Avec la crise des subprimes, les banques centrales ont mis en œuvre des politiques monétaires expansives qui ont de fortes incidences sur la valeur des actifs. Elles accentuent le fossé entre les générations et entre les différentes catégories sociales. Peuvent-elles conduire à un mouvement de révolte généralisé qui remettrait en cause les fondements de l’économie de marché ?

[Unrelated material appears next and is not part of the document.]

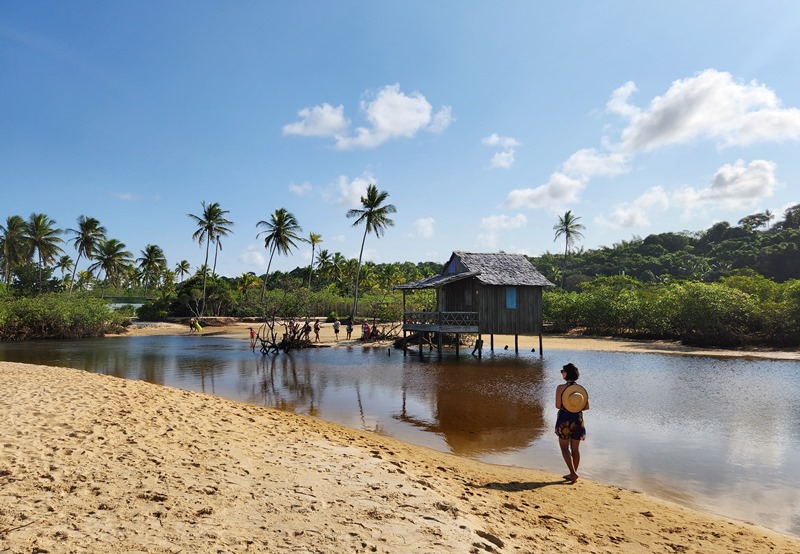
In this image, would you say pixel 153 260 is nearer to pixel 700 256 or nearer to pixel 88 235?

Pour sauver les économies, les banques centrales ont abaissé leurs taux d’intérêt ces vingt dernières années dans des proportions inconnues. Au sein de l’OCDE, leurs taux d’intervention sont ainsi passés de 2 à 0 % de 2002 à 2020. Avec le concours des rachats d’obligation qui aplatit la courbe des taux, les États empruntent à moins de 0,5 % en moyenne toujours au sein de l’ODE, contre 4 % en 2002. La base monétaire des banques centrales de l’OCDE est durant cette période passée de 2 500 à 22 500 milliards de dollars. Ces dernières sont, à leur corps défendant, devenues les béquilles des États. Ainsi, l’encours de dettes publiques détenu par les banques centrales est passé de 1 000 à 14 000 milliards de dollars en vingt ans. Ce soutien monétaire permet aux États de maintenir des déficits publics élevés qui ont dépassé 8 % du PIB l’année dernière. L’augmentation des dépenses publiques a compensé les effets des crises sur les revenus des ménages. Ainsi, en France, comme dans la majorité des pays européens, la baisse des revenus provoquée par la crise sanitaire a été faible jusqu’à maintenant. Le soutien public a également permis d’éviter les faillites et les destructions d’emploi. Les États ont socialisé une grande partie des revenus des ménages et des entreprises.

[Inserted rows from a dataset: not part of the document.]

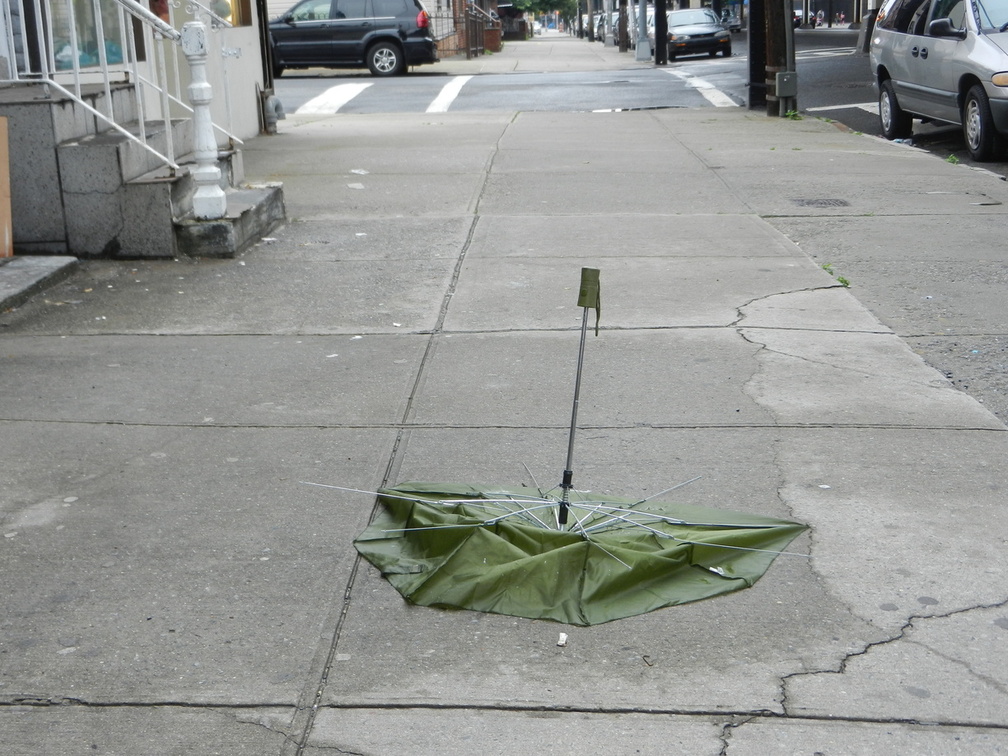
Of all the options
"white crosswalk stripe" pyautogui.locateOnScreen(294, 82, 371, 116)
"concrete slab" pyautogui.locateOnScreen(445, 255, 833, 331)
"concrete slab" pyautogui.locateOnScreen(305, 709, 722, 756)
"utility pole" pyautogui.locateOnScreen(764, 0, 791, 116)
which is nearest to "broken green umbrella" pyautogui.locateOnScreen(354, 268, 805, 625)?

Le soutien monétaire massif a des effets négatifs tant sur le plan économique et financier. En anesthésiant la situation économique, il ralentit le processus d’adaptation et de modernisation des économies. Il conduit au maintien d’activités non rentables. Il favorise le gaspillage des ressources financières en faussant l’échelle des valeurs. Avant même la crise sanitaire, l’injection importante de liquidités ne s’accompagnait pas d’une augmentation de l’investissement. Les gains de productivité étaient également orientés à la baisse. Comme quoi l’argent facile à bas coûts n’est pas synonyme d’expansion.

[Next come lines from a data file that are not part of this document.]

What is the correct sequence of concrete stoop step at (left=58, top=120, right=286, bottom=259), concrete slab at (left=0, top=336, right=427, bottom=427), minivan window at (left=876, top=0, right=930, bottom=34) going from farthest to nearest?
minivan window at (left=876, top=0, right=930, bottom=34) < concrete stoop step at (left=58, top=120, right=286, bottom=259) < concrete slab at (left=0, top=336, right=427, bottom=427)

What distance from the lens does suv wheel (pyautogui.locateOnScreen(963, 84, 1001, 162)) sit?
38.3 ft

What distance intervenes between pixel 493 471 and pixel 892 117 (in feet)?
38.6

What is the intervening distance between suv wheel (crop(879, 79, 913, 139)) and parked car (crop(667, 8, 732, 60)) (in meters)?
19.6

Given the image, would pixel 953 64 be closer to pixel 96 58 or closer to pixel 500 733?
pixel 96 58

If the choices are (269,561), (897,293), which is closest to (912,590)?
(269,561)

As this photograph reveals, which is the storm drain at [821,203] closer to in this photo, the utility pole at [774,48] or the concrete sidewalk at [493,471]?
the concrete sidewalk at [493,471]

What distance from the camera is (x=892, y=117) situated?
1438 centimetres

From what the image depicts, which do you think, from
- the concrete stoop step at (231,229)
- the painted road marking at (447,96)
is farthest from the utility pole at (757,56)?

Inflation des actifs immobiliers et boursiers

Sur le plan financier, les politiques monétaires accommodantes ont provoqué une augmentation des valeurs « actions » et des prix de l’immobilier. Depuis 2002, l’indice boursier a été multiplié par 2,5 pour les pays de l’OCDE quand le prix des maisons l’a été par 1,8. Les acteurs économiques recherchent dans ces placements le rendement qui a disparu dans les obligations. Par ailleurs, la progression du volume des obligations en lien avec l’endettement croissant des États entraîne la hausse du cours des actions et du prix de l’immobilier par rééquilibrage de la valeur des portefeuilles. Entre les différentes classes d’actifs, il y a un rapport relativement constant dans le temps. Si une classe augmente en volume, cela amène un ajustement sur les autres classes qui, à défaut de passer également par le volume, s’effectue à travers les prix.

Cette inflation des actifs immobiliers et boursiers accentue les inégalités patrimoniales. Au sein de l’OCDE, la part du patrimoine détenue par les 1 % les mieux dotés est passée de 29 à 33 % de 2002 à 2020. La valorisation rapide du capital favorise les détenteurs. La marche à franchir pour les non-détenteurs est de plus en plus élevée. Cette situation vaut en particulier pour l’acquisition de la résidence principale par les jeunes actifs. La stagnation des revenus et l’absence d’inflation jouent également un rôle important dans la montée des inégalités patrimoniales. D’autres facteurs doivent être également pris en compte. La population se concentrant au sein des grandes agglomérations, les prix augmentent par déséquilibre entre offre et demande logements. Ce phénomène est renforcé par la rareté du foncier disponible, rareté physique et réglementaire. Par ailleurs, le vieillissement de la population favorise la concentration du patrimoine au profit des plus de 55 ans, les successions intervenant de plus en plus tard.

La progression des inégalités patrimoniales devient un sujet au sein des opinions publiques. Afin de les corriger, en France, certains avancent l’idée de créer un capital jeune qui pourrait s’assimiler à un patrimoine universel reprenant l’esprit du revenu universel. Tout citoyen devrait se voir doter d’un minimum de capital afin d’avoir les moyens de mener à bien ses projets de formation, de création d’entreprises ou de possession de son logement. Récemment, Stanislas Guerini, le délégué général de La République en Marche, a proposé un dispositif en faveur des jeunes qui prendrait la forme d’un prêt de 10 000 euros, avec un montant remboursable sur une période de trente ans, à taux zéro et uniquement pour ceux qui auraient atteint un certain niveau de revenu (plus de 1 800 euros bruts par mois par exemple). Plus de cinq millions de jeunes entre 18 et 25 ans pourraient bénéficier en France de ce capital. Cette somme serait censée servir à payer des frais de scolarité, à financer un logement étudiant ou à créer une entreprise. Le coût évalué se situerait en fonction des éventuels remboursements entre 500 millions et 3 milliards d’euros par an.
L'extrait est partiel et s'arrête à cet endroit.